▸ **Tasks to perform**:
(1) Return the stretch of the text on Bayesian polygenic scoring from "PRS-CS places a" through "trait's underlying polygenicity.", copied word for word.
(2) Based on the text on Bayesian polygenic scoring, decide whether each statement agrees with it: (a) PRS-CS draws posterior samples with a Gibbs sampler. (b) PRS-CS-auto uses a phi value fixed separately for each cohort. (c) Classical polygenic scoring adds up marginal effect-size estimates across SNPs that pass a p-value threshold. For each, answer yes or no and quote the deciding words from the text.
(3) Translate this sentence from the text on Bayesian polygenic scoring into Spanish: "The shrinkage parameter, called phi, controls how aggressively small estimated effects are pulled towards zero."

▸ **Text segment**:
##########

Bayesian polygenic scoring

Classical polygenic scoring takes the marginal effect-size estimates from a GWAS and adds them up across the SNPs that pass a p-value threshold. The result is biased because GWAS effect sizes are inflated for SNPs that happened to be tagged by linkage disequilibrium with a true causal variant elsewhere. Bayesian polygenic scoring fixes this by modeling the joint distribution of true effect sizes given the observed marginal estimates and a linkage-disequilibrium reference panel.

PRS-CS, briefly

PRS-CS places a continuous shrinkage prior on the true effect sizes and uses a Gibbs sampler to draw posterior samples. The shrinkage parameter, called phi, controls how aggressively small estimated effects are pulled towards zero. PRS-CS-auto learns phi from the data using a half-Cauchy hyperprior, while a fixed-phi mode is available for cohort-specific calibration. Each Gibbs iteration also samples the residual variance, allowing the prior to adapt to the trait's underlying polygenicity.

##########

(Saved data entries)

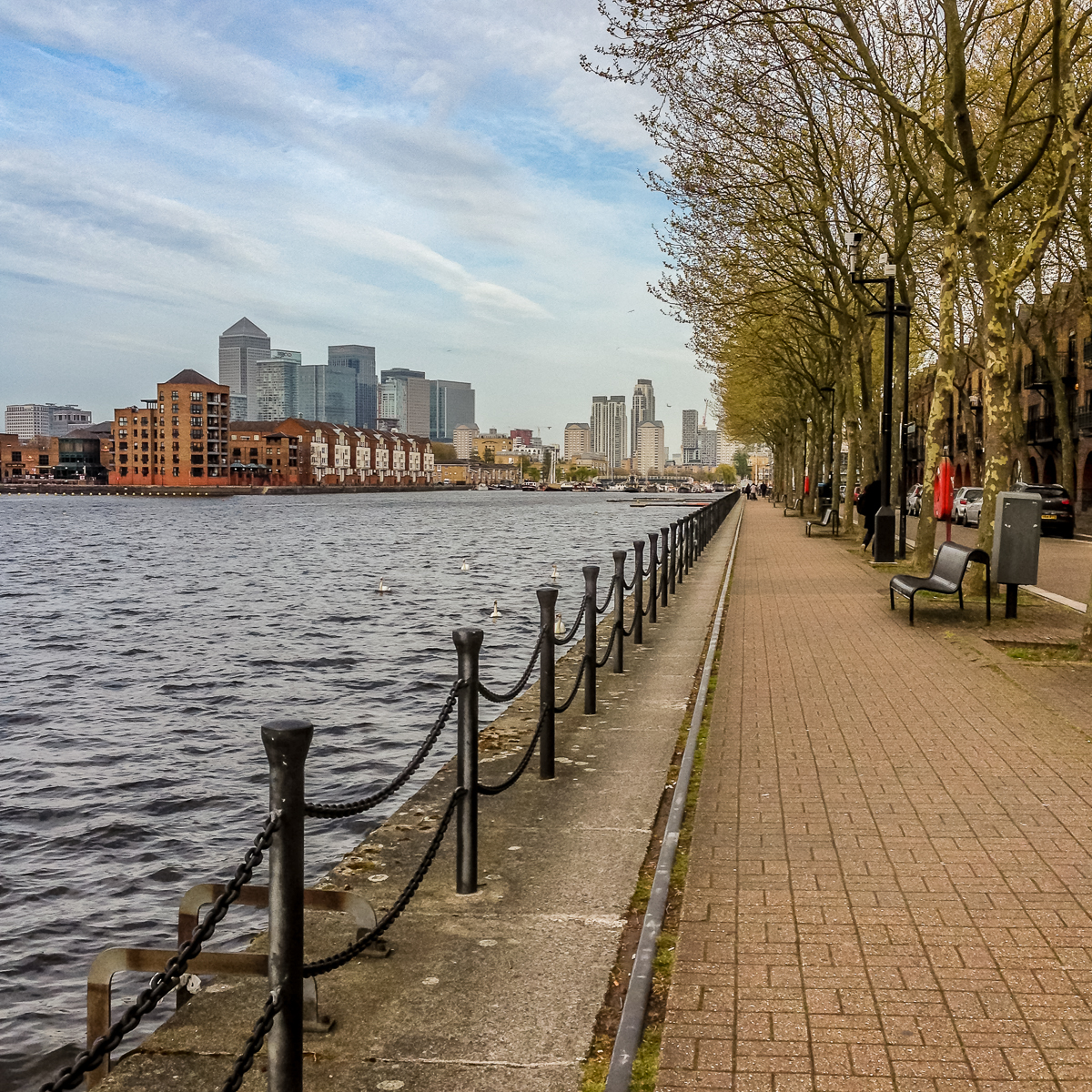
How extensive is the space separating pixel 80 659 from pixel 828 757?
1518cm

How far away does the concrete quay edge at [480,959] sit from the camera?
3.88 m

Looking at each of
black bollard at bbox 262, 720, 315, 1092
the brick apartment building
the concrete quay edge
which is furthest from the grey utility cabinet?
the brick apartment building

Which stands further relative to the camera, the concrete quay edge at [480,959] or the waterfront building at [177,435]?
the waterfront building at [177,435]

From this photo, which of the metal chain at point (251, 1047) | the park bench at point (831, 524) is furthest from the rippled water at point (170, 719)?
the park bench at point (831, 524)

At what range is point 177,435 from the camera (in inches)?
6708

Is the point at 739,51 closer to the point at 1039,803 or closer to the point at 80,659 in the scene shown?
the point at 80,659

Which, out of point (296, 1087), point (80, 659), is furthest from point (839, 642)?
point (80, 659)

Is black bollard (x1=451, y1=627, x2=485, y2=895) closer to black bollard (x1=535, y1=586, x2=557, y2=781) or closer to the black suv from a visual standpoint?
black bollard (x1=535, y1=586, x2=557, y2=781)

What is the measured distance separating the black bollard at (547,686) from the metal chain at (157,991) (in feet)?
13.9

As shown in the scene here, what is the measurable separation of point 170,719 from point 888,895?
35.5ft

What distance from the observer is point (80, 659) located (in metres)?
19.4

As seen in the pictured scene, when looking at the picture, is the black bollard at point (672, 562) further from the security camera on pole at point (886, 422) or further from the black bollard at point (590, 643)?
the black bollard at point (590, 643)

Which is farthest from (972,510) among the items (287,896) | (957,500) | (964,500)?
(287,896)

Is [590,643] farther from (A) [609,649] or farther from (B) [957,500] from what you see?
(B) [957,500]
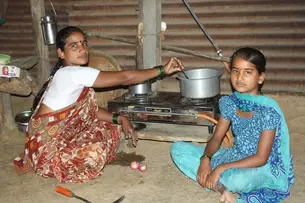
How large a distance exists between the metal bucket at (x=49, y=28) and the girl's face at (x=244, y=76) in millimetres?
4094

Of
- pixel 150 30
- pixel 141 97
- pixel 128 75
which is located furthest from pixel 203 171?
pixel 150 30

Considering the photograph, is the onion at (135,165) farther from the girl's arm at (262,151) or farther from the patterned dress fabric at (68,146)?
the girl's arm at (262,151)

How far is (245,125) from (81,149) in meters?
1.64

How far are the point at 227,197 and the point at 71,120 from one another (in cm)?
180

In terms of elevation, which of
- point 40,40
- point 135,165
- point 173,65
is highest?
point 40,40

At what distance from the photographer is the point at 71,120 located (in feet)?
12.1

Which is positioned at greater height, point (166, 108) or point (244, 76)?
point (244, 76)

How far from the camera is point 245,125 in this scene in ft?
9.90

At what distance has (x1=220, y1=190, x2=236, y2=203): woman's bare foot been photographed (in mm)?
2971

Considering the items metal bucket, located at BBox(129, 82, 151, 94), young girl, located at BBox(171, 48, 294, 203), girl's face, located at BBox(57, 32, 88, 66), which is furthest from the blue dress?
metal bucket, located at BBox(129, 82, 151, 94)

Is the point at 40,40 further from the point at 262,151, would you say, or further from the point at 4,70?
the point at 262,151

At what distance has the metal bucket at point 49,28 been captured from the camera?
6.01 meters

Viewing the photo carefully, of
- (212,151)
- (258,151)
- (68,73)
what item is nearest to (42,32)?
(68,73)

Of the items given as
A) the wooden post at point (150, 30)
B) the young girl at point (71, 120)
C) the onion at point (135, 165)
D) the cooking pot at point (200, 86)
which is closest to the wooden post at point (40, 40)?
the wooden post at point (150, 30)
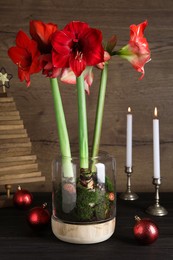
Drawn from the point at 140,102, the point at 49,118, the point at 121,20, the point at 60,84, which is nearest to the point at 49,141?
the point at 49,118

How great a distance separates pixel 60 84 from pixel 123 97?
0.70 feet

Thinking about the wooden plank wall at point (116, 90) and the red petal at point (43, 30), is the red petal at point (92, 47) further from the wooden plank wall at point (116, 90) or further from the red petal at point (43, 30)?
the wooden plank wall at point (116, 90)

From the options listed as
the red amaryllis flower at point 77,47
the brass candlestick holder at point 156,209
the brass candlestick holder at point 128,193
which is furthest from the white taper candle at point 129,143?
the red amaryllis flower at point 77,47

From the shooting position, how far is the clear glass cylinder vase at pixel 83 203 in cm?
106

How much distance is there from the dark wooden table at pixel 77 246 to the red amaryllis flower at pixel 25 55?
381 millimetres

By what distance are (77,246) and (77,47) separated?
47 cm

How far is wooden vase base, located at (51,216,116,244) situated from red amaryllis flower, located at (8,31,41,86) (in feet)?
1.17

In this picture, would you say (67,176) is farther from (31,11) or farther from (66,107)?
(31,11)

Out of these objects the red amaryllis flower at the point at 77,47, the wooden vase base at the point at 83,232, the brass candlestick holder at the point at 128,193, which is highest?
the red amaryllis flower at the point at 77,47

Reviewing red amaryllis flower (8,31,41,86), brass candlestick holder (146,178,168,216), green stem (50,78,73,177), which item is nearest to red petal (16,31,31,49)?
red amaryllis flower (8,31,41,86)

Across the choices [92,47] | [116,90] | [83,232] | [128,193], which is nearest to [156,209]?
[128,193]

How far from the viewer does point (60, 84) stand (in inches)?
58.3

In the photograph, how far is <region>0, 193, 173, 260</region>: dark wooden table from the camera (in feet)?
3.29

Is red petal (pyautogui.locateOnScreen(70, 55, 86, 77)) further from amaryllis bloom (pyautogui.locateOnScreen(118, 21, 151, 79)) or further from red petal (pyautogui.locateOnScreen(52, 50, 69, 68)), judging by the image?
amaryllis bloom (pyautogui.locateOnScreen(118, 21, 151, 79))
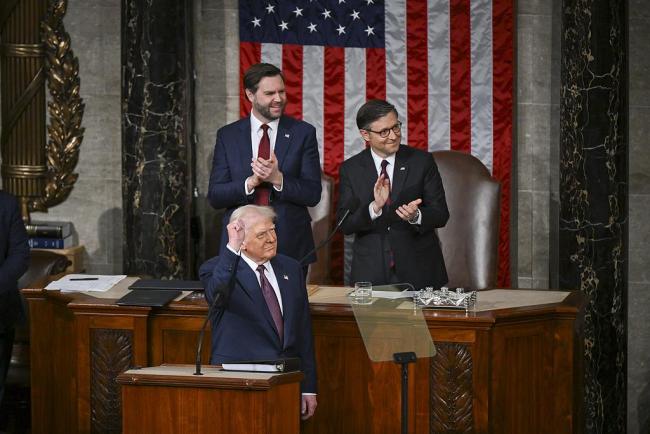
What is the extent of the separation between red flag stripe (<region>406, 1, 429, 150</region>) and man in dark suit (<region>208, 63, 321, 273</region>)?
2005 millimetres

##########

▸ **Solutions in order**:
(1)
PRS-CS places a continuous shrinkage prior on the true effect sizes and uses a Gibbs sampler to draw posterior samples. The shrinkage parameter, called phi, controls how aggressively small estimated effects are pulled towards zero. PRS-CS-auto learns phi from the data using a half-Cauchy hyperprior, while a fixed-phi mode is available for cohort-specific calibration. Each Gibbs iteration also samples the residual variance, allowing the prior to adapt to the trait's underlying polygenicity.

(2)
(a) Yes: "uses a Gibbs sampler to draw posterior samples"
(b) No: "PRS-CS-auto learns phi from the data using a half-Cauchy hyperprior"
(c) Yes: "adds them up across the SNPs that pass a p-value threshold"

(3) El parámetro de contracción, denominado phi, controla con qué intensidad se atraen hacia cero los efectos estimados pequeños.